Anti-Globalism sends in this quote from Scientific American about attempts to synthesize molecules that function as well or better than the natural building blocks of life: "A molecule that some researchers study in pursuit of this vision is peptide nucleic acid (PNA), which mimics the information-storing features of DNA and RNA but is built on a proteinlike backbone that is simpler and sturdier than their sugar-phosphate backbones. ... Many studies have demonstrated PNA's suitability for modifying gene expression, mostly in molecular test-tube experiments and in cell cultures. Studies in animals have begun, as has research on ways to transform PNA into drugs that can readily enter a person's cells from the bloodstream. ... Some scientists have suggested that PNAs or a very similar molecule may have formed the basis of an early kind of life at a time before proteins, DNA and RNA had evolved. Perhaps rather than creating novel life, artificial-life researchers will be re-creating our earliest ancestors."

3 of 152 comments (clear)

  1. PNA Too stable? by crow · · Score: 4, Interesting

    Perhaps PNA is too stable, so that life forms based on it couldn't evolve through mutations quickly enough to adapt to changes.

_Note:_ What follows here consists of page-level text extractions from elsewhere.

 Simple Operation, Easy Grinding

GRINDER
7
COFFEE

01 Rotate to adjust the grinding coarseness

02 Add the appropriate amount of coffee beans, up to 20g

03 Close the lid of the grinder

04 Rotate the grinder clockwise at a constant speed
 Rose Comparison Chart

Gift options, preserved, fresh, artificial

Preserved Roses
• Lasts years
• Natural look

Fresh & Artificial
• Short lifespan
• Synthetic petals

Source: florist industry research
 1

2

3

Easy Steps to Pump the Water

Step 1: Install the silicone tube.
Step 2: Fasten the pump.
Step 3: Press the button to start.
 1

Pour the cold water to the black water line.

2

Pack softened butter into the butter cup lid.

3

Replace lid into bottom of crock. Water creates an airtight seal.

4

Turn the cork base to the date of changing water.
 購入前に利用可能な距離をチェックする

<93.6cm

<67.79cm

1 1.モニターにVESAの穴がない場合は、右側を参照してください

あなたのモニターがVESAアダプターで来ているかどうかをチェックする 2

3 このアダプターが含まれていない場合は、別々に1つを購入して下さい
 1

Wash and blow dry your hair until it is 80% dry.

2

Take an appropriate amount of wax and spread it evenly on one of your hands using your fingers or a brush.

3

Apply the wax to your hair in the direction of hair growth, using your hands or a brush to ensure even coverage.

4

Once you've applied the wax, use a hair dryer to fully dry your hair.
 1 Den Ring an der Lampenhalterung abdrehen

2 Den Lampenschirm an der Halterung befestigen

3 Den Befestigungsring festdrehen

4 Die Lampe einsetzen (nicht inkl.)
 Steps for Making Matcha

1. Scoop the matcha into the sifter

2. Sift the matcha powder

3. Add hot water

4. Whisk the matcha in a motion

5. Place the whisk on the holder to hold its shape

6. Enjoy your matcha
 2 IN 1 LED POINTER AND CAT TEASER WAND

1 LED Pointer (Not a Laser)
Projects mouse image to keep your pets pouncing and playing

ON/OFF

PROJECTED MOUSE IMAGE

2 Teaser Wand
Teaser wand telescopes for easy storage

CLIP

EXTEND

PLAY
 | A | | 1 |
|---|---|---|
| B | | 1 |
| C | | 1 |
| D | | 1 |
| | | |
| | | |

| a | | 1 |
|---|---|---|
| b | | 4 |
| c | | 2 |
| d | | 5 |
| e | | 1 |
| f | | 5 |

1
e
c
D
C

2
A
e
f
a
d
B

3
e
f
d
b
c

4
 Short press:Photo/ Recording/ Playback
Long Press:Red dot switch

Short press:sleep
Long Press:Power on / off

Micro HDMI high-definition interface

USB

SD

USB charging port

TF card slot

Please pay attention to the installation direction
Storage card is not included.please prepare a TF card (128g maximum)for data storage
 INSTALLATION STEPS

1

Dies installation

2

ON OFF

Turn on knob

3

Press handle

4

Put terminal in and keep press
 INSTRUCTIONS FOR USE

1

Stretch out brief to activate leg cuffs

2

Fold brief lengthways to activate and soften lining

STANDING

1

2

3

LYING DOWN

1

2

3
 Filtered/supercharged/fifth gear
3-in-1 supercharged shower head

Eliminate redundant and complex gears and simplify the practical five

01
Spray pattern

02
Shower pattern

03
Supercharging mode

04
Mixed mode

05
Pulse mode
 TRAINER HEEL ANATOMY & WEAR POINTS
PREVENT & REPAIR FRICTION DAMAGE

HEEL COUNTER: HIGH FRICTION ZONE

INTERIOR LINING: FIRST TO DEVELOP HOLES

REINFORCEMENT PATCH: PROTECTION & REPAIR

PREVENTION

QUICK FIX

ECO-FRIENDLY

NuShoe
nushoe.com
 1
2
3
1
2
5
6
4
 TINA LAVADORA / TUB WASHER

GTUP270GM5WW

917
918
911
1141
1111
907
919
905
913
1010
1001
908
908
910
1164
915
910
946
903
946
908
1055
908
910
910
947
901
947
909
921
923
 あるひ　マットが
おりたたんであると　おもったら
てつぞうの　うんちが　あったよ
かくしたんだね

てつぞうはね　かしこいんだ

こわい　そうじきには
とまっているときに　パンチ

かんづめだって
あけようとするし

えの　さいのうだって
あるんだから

  2. Re:Binding Affinity by spud603 · · Score: 3, Interesting

    Out of curiosity, does that make PNA kind of dangerous in quantity for all of us DNA-based lifeforms?
    That is, do DNA-based cells exposed to PNA stop being able to reproduce themselves? (DNA unzips, PNA wiggles in and binds, everything shuts down)

  3. Re:Er. by someone1234 · · Score: 4, Interesting

    PNA might function better than DNA/RNA, but its cost (resources, time to create) is higher and couldn't be afforded by the first organisms.

    By your logic humans who wouldn't survive a nuclear war are less efficient than roaches that would survive it.
    Just, roaches will never start a nuclear war in the first place.